Ce 19 juillet 2020, cela fait un mois que The Last of Us Part II est sorti. De plus en plus de joueurs et de joueuses ont traversé cette quête intense, et beaucoup ne sont pas encore remis de leurs émotions. Pour couronner le tout, la fin du jeu est si poignante qu’il est difficile de sortir du jeu sans se triturer l’esprit sur les significations de cet épilogue. Il est majoritairement admis que ce grand final est sombre, et c’est en partie le cas, mais il n’est peut-être pas aussi sombre qu’il y paraît après une première partie. En fait, c’est même une fin assez positive.

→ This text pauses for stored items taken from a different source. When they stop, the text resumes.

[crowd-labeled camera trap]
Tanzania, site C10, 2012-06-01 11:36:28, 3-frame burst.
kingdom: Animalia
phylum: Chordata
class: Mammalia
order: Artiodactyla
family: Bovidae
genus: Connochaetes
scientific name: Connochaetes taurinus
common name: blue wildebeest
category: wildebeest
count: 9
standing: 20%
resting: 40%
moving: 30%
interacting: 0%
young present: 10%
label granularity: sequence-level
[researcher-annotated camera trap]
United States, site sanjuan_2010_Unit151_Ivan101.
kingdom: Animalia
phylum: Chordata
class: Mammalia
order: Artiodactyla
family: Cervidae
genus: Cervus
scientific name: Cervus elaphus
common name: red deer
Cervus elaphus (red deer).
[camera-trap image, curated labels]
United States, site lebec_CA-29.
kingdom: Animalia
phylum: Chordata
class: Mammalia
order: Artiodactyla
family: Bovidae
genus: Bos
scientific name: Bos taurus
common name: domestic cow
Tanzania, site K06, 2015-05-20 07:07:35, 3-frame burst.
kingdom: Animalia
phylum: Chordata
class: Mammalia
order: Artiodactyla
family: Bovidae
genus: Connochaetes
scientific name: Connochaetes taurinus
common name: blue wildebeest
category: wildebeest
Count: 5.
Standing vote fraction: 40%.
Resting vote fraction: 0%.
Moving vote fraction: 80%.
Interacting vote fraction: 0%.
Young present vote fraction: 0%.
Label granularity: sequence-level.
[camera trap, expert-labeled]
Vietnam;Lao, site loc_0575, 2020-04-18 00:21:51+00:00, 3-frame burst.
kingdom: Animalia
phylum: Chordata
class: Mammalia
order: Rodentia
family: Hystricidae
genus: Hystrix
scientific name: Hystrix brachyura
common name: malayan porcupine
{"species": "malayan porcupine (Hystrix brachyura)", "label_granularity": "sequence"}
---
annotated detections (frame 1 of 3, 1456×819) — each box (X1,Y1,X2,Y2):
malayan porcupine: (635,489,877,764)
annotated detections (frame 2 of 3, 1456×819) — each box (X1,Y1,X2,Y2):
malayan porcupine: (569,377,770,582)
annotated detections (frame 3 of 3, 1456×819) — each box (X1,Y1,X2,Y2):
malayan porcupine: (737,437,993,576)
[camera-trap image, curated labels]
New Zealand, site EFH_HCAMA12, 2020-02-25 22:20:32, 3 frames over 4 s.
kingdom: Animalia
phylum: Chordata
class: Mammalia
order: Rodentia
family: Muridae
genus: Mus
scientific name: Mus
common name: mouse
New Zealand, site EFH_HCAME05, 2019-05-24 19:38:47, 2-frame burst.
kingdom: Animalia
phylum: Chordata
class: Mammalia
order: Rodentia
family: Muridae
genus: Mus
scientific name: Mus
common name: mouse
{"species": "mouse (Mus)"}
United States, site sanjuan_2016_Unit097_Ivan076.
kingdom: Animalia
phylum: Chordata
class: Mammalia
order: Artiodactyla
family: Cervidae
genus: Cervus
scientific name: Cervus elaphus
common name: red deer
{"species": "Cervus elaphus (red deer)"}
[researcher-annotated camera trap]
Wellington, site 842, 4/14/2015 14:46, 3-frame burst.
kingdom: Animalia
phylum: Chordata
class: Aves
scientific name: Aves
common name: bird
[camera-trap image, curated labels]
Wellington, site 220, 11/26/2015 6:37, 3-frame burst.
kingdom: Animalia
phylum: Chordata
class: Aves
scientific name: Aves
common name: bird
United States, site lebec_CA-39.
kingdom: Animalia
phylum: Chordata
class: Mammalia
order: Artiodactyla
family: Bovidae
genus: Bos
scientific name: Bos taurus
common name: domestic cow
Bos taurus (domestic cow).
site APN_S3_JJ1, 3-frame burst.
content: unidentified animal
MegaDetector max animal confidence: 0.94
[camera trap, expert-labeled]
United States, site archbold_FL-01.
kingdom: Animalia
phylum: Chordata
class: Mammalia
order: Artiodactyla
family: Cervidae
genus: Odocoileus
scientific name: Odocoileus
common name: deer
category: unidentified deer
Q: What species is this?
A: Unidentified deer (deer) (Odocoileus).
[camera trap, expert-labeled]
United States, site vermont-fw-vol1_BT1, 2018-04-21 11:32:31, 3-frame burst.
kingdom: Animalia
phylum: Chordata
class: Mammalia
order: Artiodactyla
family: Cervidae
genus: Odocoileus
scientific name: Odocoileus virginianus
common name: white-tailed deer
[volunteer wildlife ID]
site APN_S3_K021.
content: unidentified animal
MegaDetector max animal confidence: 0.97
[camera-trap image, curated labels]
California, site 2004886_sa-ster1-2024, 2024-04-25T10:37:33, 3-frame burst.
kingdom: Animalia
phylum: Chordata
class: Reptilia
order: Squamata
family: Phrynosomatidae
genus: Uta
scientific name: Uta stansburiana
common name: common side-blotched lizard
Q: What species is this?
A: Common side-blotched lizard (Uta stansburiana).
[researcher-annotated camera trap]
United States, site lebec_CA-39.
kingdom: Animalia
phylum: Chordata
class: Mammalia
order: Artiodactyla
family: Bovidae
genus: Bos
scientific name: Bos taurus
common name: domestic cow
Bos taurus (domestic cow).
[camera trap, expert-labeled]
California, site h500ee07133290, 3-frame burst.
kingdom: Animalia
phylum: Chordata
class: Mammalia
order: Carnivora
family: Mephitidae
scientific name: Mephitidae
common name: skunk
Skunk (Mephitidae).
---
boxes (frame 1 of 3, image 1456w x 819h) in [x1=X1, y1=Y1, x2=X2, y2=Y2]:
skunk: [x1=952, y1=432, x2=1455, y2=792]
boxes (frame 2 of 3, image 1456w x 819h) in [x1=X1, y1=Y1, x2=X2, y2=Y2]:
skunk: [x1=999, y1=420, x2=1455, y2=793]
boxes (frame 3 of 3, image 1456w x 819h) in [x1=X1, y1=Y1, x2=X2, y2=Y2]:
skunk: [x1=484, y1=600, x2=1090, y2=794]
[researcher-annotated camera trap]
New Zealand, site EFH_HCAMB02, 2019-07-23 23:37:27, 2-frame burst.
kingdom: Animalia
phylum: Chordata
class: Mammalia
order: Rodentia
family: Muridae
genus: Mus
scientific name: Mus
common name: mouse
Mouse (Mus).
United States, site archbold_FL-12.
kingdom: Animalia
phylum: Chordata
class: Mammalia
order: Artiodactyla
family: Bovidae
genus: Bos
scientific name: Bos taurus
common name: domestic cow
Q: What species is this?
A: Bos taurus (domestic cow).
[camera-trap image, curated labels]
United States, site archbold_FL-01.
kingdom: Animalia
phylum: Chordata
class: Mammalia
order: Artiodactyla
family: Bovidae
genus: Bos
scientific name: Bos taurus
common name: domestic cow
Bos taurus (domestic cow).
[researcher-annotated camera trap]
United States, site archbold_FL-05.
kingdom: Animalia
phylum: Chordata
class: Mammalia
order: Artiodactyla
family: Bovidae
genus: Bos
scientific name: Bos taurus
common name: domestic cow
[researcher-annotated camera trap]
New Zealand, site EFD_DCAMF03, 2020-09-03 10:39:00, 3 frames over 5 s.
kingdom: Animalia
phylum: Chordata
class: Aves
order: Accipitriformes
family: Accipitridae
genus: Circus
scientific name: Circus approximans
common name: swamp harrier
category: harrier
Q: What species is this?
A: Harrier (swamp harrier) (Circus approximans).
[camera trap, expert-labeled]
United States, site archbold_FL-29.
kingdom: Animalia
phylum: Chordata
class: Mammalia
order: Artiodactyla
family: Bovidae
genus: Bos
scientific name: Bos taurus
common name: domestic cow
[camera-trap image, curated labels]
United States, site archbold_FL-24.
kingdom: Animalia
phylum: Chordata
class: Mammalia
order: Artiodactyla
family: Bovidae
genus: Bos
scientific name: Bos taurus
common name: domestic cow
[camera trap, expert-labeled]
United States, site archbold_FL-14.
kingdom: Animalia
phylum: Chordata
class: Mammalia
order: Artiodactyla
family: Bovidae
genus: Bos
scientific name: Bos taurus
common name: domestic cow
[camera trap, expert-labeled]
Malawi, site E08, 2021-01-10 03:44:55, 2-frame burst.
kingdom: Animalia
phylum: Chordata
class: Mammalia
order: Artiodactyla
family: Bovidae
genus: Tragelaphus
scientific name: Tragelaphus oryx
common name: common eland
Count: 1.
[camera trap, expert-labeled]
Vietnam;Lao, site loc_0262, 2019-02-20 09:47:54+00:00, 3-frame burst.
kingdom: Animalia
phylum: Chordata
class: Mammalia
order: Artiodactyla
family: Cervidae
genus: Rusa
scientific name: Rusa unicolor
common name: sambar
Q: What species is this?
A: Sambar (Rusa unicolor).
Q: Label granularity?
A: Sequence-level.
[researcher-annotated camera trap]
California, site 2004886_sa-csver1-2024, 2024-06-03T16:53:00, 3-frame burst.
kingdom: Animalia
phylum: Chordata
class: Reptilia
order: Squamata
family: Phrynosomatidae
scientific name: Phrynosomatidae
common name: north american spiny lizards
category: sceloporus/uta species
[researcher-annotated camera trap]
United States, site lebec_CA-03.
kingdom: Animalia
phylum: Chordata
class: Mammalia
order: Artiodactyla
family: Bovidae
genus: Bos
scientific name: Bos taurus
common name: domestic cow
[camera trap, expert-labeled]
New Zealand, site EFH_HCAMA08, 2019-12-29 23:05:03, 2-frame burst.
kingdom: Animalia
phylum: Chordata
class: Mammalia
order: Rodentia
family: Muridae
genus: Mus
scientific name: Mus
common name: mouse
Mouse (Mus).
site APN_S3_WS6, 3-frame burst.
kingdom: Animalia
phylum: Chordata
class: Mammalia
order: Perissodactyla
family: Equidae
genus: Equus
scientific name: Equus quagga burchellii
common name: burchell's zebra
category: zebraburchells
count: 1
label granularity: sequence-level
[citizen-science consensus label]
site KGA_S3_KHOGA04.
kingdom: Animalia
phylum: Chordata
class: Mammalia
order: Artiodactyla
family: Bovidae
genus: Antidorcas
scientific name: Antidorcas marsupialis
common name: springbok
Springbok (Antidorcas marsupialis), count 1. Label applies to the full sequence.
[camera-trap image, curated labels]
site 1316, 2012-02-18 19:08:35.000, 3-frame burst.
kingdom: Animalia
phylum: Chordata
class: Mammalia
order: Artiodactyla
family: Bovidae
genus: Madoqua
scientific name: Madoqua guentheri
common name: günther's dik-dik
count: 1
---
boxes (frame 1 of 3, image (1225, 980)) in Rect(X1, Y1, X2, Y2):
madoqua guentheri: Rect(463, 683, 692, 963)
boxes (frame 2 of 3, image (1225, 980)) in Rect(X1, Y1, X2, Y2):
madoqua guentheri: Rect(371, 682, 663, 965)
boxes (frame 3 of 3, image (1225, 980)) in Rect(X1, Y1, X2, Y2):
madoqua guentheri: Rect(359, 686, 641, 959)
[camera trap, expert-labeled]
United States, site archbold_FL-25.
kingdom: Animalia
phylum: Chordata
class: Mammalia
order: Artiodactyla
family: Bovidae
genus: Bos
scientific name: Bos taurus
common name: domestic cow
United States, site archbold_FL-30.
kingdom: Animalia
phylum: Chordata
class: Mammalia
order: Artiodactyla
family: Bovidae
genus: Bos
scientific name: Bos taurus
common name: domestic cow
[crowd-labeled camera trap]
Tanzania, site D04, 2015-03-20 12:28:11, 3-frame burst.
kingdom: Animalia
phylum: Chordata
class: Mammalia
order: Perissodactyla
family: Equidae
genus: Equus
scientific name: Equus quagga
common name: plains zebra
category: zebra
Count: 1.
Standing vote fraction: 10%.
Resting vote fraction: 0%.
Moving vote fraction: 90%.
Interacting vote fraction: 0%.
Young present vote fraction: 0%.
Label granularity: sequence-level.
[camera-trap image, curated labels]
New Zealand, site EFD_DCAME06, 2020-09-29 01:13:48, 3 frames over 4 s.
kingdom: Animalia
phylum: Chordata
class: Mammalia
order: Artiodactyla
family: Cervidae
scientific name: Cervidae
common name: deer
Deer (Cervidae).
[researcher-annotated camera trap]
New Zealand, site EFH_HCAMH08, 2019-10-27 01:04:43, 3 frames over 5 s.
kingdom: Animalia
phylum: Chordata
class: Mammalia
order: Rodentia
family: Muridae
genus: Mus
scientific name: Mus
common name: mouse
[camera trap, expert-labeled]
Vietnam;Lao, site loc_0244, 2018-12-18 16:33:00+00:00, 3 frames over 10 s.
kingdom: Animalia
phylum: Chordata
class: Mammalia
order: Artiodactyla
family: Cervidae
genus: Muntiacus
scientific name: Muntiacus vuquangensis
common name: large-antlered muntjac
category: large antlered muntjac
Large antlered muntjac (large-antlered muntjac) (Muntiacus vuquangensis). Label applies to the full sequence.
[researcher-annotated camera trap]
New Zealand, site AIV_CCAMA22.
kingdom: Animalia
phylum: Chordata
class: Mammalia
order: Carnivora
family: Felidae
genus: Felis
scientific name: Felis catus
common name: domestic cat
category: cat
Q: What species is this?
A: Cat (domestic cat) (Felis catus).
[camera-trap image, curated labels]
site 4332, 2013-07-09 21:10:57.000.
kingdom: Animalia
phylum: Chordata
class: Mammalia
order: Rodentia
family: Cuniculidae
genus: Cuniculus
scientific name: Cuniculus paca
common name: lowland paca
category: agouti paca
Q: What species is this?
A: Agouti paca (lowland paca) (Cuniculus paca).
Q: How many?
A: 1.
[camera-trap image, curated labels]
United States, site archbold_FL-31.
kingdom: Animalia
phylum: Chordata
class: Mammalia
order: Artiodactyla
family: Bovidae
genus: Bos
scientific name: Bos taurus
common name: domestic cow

[SPOILER ALERT] La suite de cet article est un condensé de spoilers sur l’intrigue du jeu et sur son final. La lecture est conseillée exclusivement aux personnes qui ont terminé The Last of Us Part II en intégralité, générique y compris.
Destins croisés
De l’aveu même de Neil Druckmann, la scène finale devait être beaucoup plus sombre : à l’origine, Ellie tuait Abby. Mais, comme il l’explique, il y aurait eu évidemment un non-sens dans cette issue. Le message du jeu aurait été vain. Sans un changement de comportement chez les protagonistes, à quoi bon miser sur une structure non manichéenne, à quoi bon nous montrer les deux points de vue d’une vengeance ? Cette structure nécessitait un enseignant final plus puissant qu’un meurtre de sang froid. La renonciation d’Ellie est humainement logique : comme les joueurs et les joueuses, elle comprend qu’il faut mettre fin au cycle de violence. C’est aussi grâce à cet acte qu’Ellie retrouve son humanité, qu’elle démarre sa propre rédemption après les meurtres qu’elle a commis. Elle comprend qu’aller au bout de sa vengeance ne lui apportera rien, en dehors de sa propre perte.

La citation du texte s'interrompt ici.